## INSTRUCTION A
Copy the dataset rows below, the ones asking which coordinate point is farthest from another, word for word, leaving the pictures out.

## TEXT EXTRACT
::::::::

This review was originally published as part of our coverage for the South by Southwest Film Festival 2016.
Hush is already drawing numerous comparisons to 1967’s Wait Until Dark, and rightfully so. Both films are home-invasion thrillers where a female protagonist uses her handicap to fight back against her attacker. In this case, the blindness of Audrey Hepburn’s Susy gets traded out for the inability to hear or speak. Likewise, the story swaps Wait Until Dark‘s New York City apartment with a remote cabin in the woods of Alabama.
But once you get past the similar elevator pitches, Hush stands apart from its predecessor and most horror movies in general, Blumhouse or otherwise, as the hero and the villain face each other down very early on in the runtime. When the secluded home of Maddie (Kate Siegel) — a writer who’s struggling to finish her second novel — is targeted by a nameless killer (John Gallagher Jr., in a double victory lap this weekend with 10 Cloverfield Lane), she becomes aware of his presence almost immediately. Part of this is by design, both on the part of the antagonist and of director Mike Flanagan (Oculus), who co-wrote the script with Siegel. As soon as the nameless attacker learns of Maddie’s disability, he toys with her by stealing her phone and sending pictures to her laptop. Then, after moving back outside, he appears right in front of her at the window, his mask peering in as he challenges her to play his game.

::::::::

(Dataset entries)

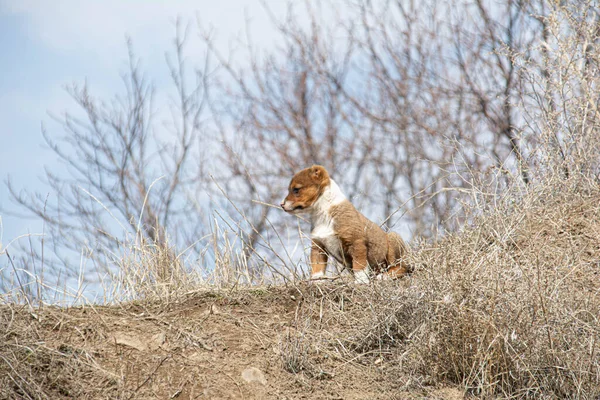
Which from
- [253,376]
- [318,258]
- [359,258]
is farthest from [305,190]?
[253,376]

::::::::

## INSTRUCTION B
According to the Hush review, who co-wrote the script with director Mike Flanagan?

## SOLUTION A
Which from
- [253,376]
- [318,258]
- [359,258]
is farthest from [305,190]?
[253,376]

## SOLUTION B
Kate Siegel